A long jelly roll is an option strategy that aims to profit from a form of arbitrage based on option pricing. The jelly roll looks for a difference between the pricing of a horizontal spread (also called a calendar spread) composed of call options at a given strike price and the same horizontal spread with the same strike price composed of put options.

KEY TAKEAWAYS

• A long jelly roll is an option spread-trading strategy that exploits price differences in horizontal spreads.
• The strategy includes buying a long calendar call spread and selling a short calendar put spread.
• The two spreads in this strategy are usually priced so close together that there is not enough profit to be made to justify implementing it.

A long jelly roll is a complex spread strategy that positions the spread as neutral, fully hedged, in relation to the directional movement of the share price so that the trade can instead profit from the difference in purchase price of those spreads.

This is possible because horizontal spreads made up of call options should be priced the same as a horizontal spread made up of put options, with the exception that the put option should have the dividend payout and interest cost subtracted from the price. So the price of the call spread should typically be a bit higher than the price of the put spread—how much higher depends on whether a dividend payout will occur before expiration.

For retail traders, the transaction costs would likely make this trade unprofitable, since the price difference is rarely more than a few cents. But occasionally a few exceptions may occur making an easy profit possible for the astute trader.
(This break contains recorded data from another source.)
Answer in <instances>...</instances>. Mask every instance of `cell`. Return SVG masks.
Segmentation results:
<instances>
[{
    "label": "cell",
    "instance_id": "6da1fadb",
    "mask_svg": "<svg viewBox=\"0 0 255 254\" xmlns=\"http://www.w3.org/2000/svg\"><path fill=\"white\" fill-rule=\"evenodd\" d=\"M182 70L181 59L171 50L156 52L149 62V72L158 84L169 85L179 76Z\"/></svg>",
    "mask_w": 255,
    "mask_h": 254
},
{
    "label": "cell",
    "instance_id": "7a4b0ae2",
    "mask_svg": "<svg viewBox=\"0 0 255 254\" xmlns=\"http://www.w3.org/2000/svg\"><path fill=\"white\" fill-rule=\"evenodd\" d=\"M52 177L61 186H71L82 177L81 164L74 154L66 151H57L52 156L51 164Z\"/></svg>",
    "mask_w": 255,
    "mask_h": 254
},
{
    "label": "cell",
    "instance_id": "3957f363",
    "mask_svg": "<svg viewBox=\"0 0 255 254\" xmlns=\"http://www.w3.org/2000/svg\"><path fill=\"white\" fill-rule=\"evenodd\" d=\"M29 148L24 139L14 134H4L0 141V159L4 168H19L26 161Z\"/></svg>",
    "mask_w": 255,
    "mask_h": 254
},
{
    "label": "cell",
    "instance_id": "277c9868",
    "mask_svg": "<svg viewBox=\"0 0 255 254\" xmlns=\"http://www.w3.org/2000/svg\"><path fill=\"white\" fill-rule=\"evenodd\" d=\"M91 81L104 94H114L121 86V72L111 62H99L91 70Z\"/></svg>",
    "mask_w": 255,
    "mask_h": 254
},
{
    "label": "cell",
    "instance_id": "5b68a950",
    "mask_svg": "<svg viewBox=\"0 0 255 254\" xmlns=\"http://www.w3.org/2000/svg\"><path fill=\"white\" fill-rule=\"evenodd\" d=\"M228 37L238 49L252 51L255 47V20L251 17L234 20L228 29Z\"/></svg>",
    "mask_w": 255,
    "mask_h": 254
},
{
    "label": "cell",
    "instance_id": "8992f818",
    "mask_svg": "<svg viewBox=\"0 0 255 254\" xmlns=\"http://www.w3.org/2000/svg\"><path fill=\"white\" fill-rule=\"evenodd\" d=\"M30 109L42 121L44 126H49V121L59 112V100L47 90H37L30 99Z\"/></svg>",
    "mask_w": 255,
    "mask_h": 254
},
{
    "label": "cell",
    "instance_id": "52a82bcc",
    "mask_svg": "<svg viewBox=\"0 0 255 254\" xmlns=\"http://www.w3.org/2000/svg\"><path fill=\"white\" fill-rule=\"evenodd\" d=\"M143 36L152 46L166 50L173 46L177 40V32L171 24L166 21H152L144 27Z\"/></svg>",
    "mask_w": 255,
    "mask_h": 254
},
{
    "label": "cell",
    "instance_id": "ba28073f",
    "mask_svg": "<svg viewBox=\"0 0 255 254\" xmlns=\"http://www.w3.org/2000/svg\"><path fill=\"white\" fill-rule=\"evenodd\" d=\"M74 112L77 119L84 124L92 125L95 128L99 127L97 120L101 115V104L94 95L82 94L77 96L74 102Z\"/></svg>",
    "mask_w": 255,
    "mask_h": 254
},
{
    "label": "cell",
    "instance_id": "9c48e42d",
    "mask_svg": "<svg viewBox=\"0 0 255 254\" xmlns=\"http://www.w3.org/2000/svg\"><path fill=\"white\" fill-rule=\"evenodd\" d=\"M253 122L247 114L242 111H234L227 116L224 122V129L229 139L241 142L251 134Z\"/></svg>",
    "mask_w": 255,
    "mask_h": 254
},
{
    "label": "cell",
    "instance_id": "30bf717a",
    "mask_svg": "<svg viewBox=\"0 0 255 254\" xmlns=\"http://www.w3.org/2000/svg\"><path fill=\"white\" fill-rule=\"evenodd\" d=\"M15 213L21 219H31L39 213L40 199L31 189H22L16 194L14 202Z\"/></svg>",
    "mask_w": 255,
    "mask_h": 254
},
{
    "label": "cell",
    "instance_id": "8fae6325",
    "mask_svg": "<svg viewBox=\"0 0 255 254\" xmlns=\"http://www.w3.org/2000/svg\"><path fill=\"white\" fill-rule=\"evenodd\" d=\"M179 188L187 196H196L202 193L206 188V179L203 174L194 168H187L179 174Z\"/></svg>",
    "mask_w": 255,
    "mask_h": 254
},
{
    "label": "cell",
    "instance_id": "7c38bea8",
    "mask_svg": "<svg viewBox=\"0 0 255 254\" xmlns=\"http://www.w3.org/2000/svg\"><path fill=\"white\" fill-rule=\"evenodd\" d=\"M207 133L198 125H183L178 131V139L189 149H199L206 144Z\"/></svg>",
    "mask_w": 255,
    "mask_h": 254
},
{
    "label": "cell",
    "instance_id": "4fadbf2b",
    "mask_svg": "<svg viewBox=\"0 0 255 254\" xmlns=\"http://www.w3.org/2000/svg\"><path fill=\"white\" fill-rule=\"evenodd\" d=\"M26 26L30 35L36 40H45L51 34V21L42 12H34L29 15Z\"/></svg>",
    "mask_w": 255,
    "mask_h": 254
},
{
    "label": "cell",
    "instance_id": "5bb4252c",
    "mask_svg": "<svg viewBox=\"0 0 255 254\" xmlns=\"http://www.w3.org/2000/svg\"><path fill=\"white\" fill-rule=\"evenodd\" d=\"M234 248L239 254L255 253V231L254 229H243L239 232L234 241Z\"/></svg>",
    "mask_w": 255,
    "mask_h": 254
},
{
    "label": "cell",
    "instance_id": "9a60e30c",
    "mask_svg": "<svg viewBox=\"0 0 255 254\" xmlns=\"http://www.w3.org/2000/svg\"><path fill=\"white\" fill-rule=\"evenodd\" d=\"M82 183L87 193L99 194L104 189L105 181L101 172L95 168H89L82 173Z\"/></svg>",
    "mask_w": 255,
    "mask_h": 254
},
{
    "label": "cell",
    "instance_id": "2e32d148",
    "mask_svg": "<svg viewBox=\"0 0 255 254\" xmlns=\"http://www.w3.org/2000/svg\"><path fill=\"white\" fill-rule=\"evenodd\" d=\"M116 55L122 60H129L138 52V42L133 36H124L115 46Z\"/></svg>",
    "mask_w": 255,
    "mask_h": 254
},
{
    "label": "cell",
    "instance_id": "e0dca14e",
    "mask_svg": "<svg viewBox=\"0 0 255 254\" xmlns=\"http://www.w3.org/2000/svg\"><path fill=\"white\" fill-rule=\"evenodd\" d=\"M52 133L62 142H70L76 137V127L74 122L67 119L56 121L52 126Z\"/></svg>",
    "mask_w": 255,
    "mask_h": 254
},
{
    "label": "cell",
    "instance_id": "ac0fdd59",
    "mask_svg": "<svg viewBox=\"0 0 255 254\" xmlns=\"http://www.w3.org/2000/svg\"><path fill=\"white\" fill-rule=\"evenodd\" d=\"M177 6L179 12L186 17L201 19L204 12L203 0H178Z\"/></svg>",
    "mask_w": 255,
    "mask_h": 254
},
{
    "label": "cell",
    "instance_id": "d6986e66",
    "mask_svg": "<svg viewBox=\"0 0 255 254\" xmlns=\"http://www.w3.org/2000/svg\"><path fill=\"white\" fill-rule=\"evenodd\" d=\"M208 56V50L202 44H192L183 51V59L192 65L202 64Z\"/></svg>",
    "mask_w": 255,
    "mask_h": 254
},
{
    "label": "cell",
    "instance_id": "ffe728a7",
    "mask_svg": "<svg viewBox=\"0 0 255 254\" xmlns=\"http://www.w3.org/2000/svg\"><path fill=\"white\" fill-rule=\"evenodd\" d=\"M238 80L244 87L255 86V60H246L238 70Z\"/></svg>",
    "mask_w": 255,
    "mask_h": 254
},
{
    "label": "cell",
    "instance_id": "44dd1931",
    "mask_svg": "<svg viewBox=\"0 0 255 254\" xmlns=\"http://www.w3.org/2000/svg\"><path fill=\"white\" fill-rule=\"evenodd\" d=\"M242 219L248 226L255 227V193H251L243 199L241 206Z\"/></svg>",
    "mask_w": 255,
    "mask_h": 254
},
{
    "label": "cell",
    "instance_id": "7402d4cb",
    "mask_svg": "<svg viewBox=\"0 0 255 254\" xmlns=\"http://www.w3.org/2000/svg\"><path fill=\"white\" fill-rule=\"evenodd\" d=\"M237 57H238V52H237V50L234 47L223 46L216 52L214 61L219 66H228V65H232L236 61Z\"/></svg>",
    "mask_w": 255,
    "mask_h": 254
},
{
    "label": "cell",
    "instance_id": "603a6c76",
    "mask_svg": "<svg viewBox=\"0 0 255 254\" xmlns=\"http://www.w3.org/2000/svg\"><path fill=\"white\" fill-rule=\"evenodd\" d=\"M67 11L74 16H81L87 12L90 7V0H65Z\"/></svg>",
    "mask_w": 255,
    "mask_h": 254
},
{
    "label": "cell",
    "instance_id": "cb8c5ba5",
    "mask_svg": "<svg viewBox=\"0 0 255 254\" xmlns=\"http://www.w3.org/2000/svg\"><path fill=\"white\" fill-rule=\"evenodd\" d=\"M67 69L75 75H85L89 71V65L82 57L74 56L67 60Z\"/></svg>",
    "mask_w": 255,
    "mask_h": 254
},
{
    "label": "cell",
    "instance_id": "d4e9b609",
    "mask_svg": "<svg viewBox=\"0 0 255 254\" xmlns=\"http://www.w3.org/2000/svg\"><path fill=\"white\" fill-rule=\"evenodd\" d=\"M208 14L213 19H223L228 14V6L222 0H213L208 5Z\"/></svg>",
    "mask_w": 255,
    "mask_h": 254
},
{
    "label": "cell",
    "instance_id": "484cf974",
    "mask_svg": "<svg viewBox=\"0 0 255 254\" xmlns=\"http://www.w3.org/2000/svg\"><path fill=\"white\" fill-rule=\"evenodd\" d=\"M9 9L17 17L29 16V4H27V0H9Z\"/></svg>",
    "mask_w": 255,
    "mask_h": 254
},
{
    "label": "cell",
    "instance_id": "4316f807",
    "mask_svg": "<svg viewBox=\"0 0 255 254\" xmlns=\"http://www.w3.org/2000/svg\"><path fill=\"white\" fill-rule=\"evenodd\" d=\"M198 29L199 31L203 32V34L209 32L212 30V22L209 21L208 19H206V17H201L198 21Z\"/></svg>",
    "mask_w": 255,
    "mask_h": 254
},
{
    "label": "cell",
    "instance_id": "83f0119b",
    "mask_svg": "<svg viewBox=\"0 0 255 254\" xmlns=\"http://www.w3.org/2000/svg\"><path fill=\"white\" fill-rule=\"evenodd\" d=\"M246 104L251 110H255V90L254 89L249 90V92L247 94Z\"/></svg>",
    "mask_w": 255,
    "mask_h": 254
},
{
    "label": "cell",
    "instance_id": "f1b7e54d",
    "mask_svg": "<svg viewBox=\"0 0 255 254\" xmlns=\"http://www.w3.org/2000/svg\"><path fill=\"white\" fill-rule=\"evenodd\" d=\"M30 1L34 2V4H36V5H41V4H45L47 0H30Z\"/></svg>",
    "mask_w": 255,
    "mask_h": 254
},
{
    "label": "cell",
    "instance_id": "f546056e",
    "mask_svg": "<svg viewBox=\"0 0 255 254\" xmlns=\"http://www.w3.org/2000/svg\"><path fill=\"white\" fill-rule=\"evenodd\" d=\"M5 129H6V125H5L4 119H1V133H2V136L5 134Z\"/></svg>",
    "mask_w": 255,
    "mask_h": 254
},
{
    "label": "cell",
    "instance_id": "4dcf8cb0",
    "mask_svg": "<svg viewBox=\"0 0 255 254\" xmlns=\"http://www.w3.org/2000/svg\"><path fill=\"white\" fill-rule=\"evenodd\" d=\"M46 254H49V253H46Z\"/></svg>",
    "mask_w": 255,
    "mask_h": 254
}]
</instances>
### Long Jelly Roll Construction

Consider the following example of when a trader would want to construct a long jelly roll spread. Suppose that on January 8th during normal market hours, Amazon stock shares (AMZN) were then trading around \$1,700.00 per share. Suppose also the following January 15th/January 22nd call and put spreads (with weekly expiration dates) were available to retail buyers for the \$1700 strike price:

Spread 1: Jan 15 call (short) / Jan 22 call (long); price = 9.75

Spread 2: Jan 15 put (short) / Jan 22 put (long); price = 10.75

If a trader is able to buy Spread 1 and Spread 2 at these prices, then they can lock in a profit because they have effectively purchased a long position in the stock at 9.75 and a short position in the stock at 10.75. This happens because the long call and the short put position create a synthetic stock position that acts very much like holding shares. Conversely, the remaining short call position and long put position create a synthetic short stock position.

Now the net effect becomes clear because it can be shown that the trader initiated a calendar trade with the ability to enter the stock at \$1,700 and exit the stock at \$1,700. The positions cancel each other out leaving only difference between the option spread prices to be a concern that matters.

If the call horizontal spread can actually be acquired for one dollar less than the put option, then the trader can lock in \$1 per share per contract. So a 10 contract position would net \$1,000.

### Short Jelly Roll Construction

In the short jelly roll the trader uses a short call horizontal spread with a long put horizontal spread—the opposite of the long construction. The spreads are constructed with same horizontal spread methodology but the trader is looking for the call spread pricing to be much lower than the put spread. If such a price mismatch were to occur that is not explained by upcoming dividend payments or interest costs, then the trade would be desirable.